Einige praktische Tipps: Frühzeitig informieren: sich bei Schwerbehindertenvertretung, Betriebsrat oder Anwalt über Rechte nach SGB IX beraten lassen. Dokumentieren: gesundheitliche Einschränkungen, Tätigkeiten, Umsetzungen und Probleme am Arbeitsplatz schriftlich festhalten.
Anträge rechtzeitig stellen: auf Schwerbehinderung beim Versorgungsamt und – bei GdB 30–40 – auf Gleichstellung bei der Bundesagentur für Arbeit.

Konflikte sachlich führen: auch in gerichtlichen Verfahren sollten Schilderungen so genau und nachvollziehbar wie möglich sein – Übertreibungen können sonst gegen einen verwendet werden.
Unterstützung suchen: Gewerkschaften, Sozialverbände, Rechtsanwältinnen und Rechtsanwälte für Arbeitsrecht sowie Integrationsfachdienste können helfen.

Fazit: Bei Gleichstellung kommt es maßgeblich auf den Zeitpunkt an

Das Bundesarbeitsgericht stoppt eine vorschnelle Kündigung, die auf einer als „falsch“ bewerteten eidesstattlichen Versicherung beruhte. Es hebt hervor: Nicht jede zugespitzte oder subjektiv gefärbte Schilderung im Prozess rechtfertigt eine Kündigung.

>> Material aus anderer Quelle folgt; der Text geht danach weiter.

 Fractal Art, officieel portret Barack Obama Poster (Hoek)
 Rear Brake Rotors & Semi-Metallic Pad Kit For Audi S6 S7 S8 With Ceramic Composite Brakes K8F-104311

Ohne nachweisbaren Vorsatz und ohne vorherige Abmahnung ist eine verhaltensbedingte Kündigung meist nicht haltbar.

Beim Sonderkündigungsschutz kommt es maßgeblich auf den Zeitpunkt und Inhalt der Anträge nach dem SGB IX an. Für Beschäftigte mit Behinderung oder einem Grad der Behinderung von 30 bis 40 bedeutet das: Rechte kennen, Anträge rechtzeitig stellen – und in Konflikten klar, aber nicht leichtfertig übertrieben argumentieren.